A esto hay que añadir la obsesión del director por un efecto elusivo en el metraje, eliminando supuestos maniqueísmos y escaqueándonos motivaciones psicológicas en las reacciones de los protagonistas, que en mi opinión adultera la propuesta al no dejar respirar a los personajes más allá de su condición de herramienta de la visión u opinión del autor. Es decir, justo lo contrario de la naturalidad pretendida.
Todo ello, al final, provoca que nos llegue no una reflexión espontánea sobre unos personajes, cuestión que se diluye en el efecto “recado”, sino un producto deslavazado, enredado en artificiosas intenciones de arte y ensayo que intenta, alejado de un simple y deseable “hic et nunc”, ir más allá de su condición de simple trama mediante mensajes y reconvenciones dirigidas a conciencias varias.
...
(El resto de la crítica puede contar partes de la película)
Ver todo
spoiler: Como digo, los personajes tienen conversaciones y reacciones a veces confusas, y todo esto tiene su aparente explicación en el trabajo de Kazan a la hora de perfilar la psicología en detalles que no se explicitan de manera obvia. Por ejemplo, el mudable comportamiento de ella, esposa y madre, lo justifica el director aludiendo a una supuesta insatisfacción amorosa que, si bien es una genial idea sobre el papel, no aparece bien traducida a imágenes. Igualmente se podría hablar de la inacción o indecisión del marido, J. Woods.

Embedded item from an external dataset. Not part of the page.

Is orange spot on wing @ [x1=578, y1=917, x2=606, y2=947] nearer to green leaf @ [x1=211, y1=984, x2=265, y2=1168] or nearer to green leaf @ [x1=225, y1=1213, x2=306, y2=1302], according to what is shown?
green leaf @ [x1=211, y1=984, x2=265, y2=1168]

Todo acaba por abundar en un relativismo ético de trazo grueso que no ofrece condición humana de luces y sombras, dudas o titubeos, como defendía el director, sino situaciones artificiales con unos caracteres que son más instrumento para agitar conciencias, o generar preguntas al menos, que plasmación de contradicciones.
Y así todo, personajes pasados de rosca y extraviados en una supuesta complejidad bifronte. Un poco como los USA de la época, querría insinuar Kazan. Y sí, cierto. Y sí, es del 72 y hay valentía en la propuesta y en el mensaje pero… ¡cuéntemelo bien, hombre!